On the whole, most areas in Sicily’s cities are safe for tourists to explore during the daytime and many tourist hubs are fine at night too. Solo travellers should take care walking alone at night, and like anywhere, avoid dark, secluded alleyways.
Safe Places To Stay In Sicily for Tourists
There are plenty of fantastic places to stay in Sicily that are as safe as they are exciting. Here are just a few top picks.
- Politeama area: Named after the famous theater, it’s a superb, bustling area in Palermo’s historic center.
- Quattro Canti district: Translated as the Four Corners, it sits in the very heart of Palermo’s historic center.
- La Kalsa: Located in Palermo’s historic center, it offers a more local vibe and less touristy feel than Quattro Canti.
- Taormina: Is a world famous destination, north of Catania suitable for luxury travellers. In fact it provides the ultimate luxury stay in Sicily. Taormina is revered for its medieval streets, iconic Greek-Roman Theatre, and incredible views of Mount Etna. However it gets expensive during peak summer months.
- Via Etnea, Via Crociferi, and Corso Italia: All are centrally located in Catania, close to a wealth of accommodation options and attractions.

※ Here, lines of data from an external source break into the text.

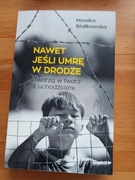 Nawet jeśli umrę w drodze Twarzą w twarz z uchodźcami Monika Białkowska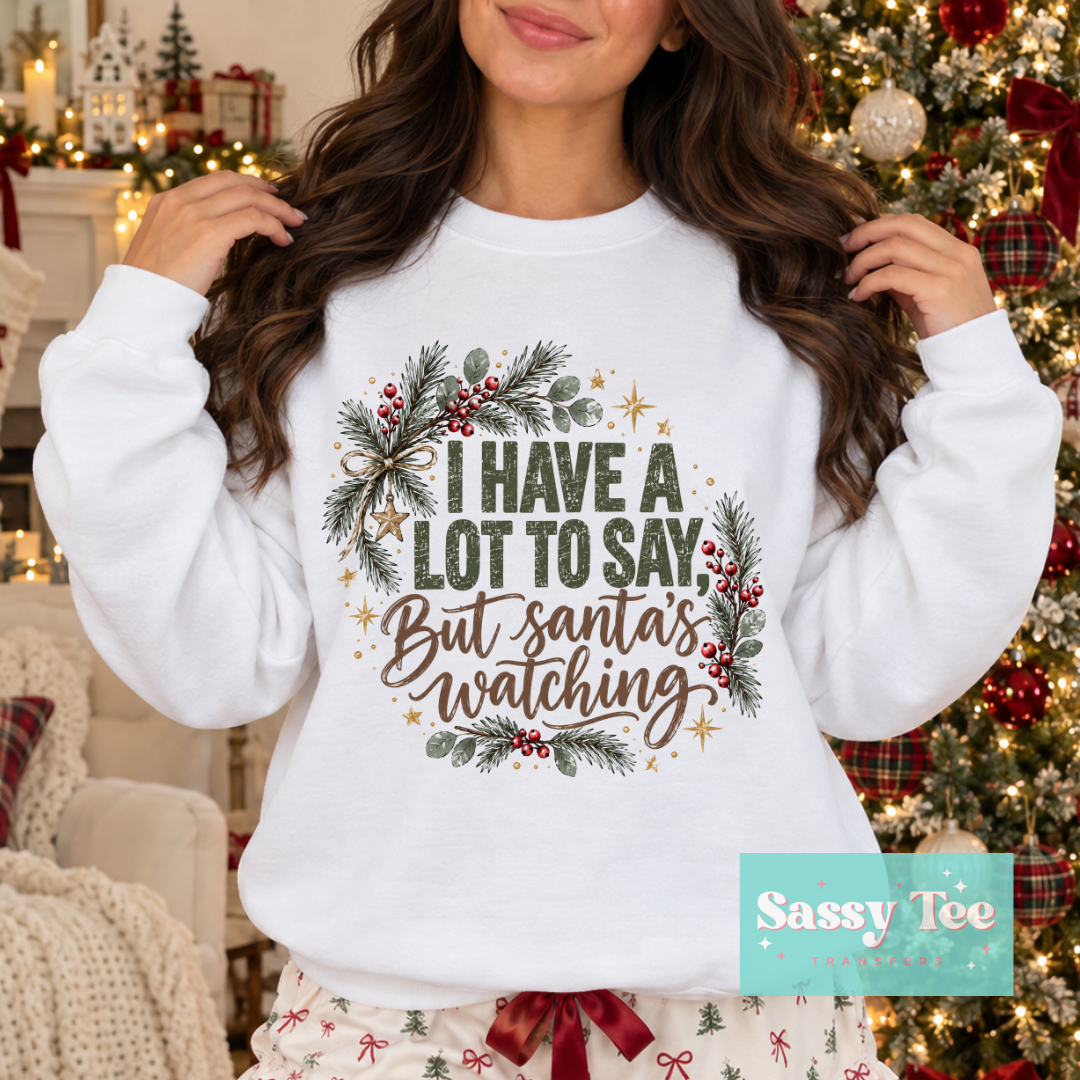 I HAVE A LOT TO SAY SANTA'S WATCHING HOLLY DISTRESSED **Preorder/Restock Ships in 5-10 biz days** •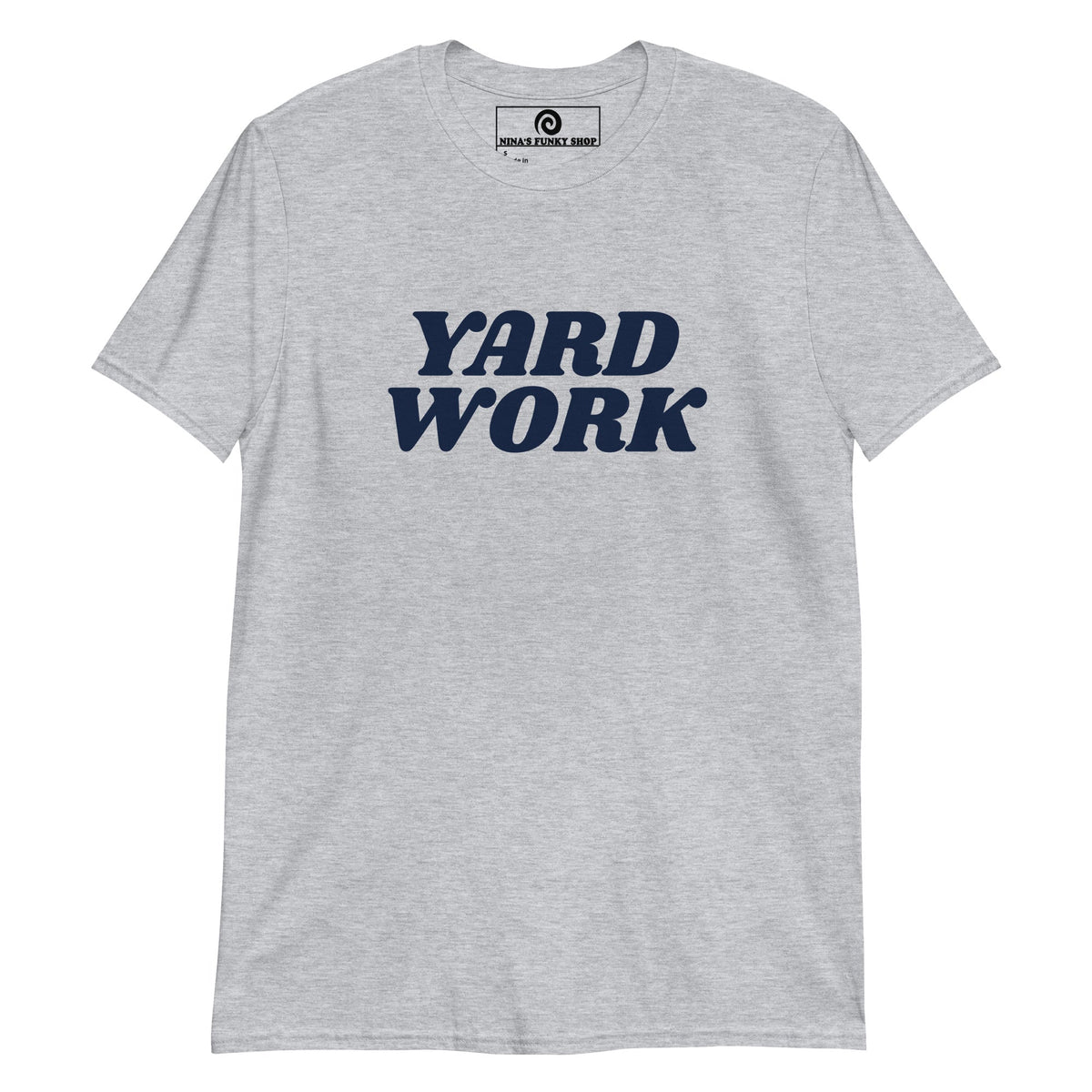 Yard Work T-Shirt - ninanush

- Castellammare del Golfo: A beautiful little town less than an hour’s drive from Palermo that faces out into the sparkling waters of the Mediterranean.
- Noto: Known as the Baroque Capital, it’s a popular tourist destination with a great vibe.
Sicily has some fantastic areas where it is safe all over the island and I would highly encourage you to visit the island. However if you are concerned about safety, the island of Sardinia is the safest part of Italy. Most of Sardinia has a really low rate of crime. In fact a large portion of residents all over the island feel safe walking in the streets at night.
So far, Sicily has only recorded 18 cases of dengue fever in 2022 and no other mosquito-borne diseases. This is even though other parts of Italy have also seen cases of other mosquito-borne diseases.
Dengue fever in Sicily is spread by the Asian Tiger mosquito. Fortunately there aren’t many locally transmitted cases, and most bites are more a nuisance that cause irritation.
You could consider using some form of repellent to avoid getting bitten. Most repellents are great for most species of mosquito, but the Asian Tiger is particularly persistent and not easily repelled. However, a repellent that contains a high amount of DEET like this one is perfect for all mosquitoes including the Asian Tiger.
Are Jellyfish Dangerous in Sicily?
Most jellyfish are not dangerous in Sicily and cause no harm or mild stings that cause mild skin irritation. However some have more painful stings that can cause quite a lot of discomfort and pain. They may even take weeks to heal.
However, although rare, there are Portuguese Man o’War that get carried in through the Straight of Gibraltar. These jellyfish-like creatures are poisonous and can be deadly to humans. In fact a woman in Sicily ended up hospitalised and in intensive care in 2022 due to an encounter with this species.
For further information on best live bays to avoid jellyfish, tips and treatments, you can refer to the article on jellyfish in Sicily.
Enjoy Your Trip to Sicily!
To round off this post, we’ll reiterate that Sicily is safe for tourists in the same way that Barcelona, London, Paris, and countless other European cities are. There are some areas to avoid, but plenty more fantastic places to explore and enjoy!
Simply being aware of the risks and dangers, and taking a few small preventative measures is all you need to do to have a great time in Sicily. So, stop worrying and get ready to enjoy Sicily’s fascinating ancient city streets, vibrant atmosphere, incredible food, gorgeous natural scenery, and friendly locals.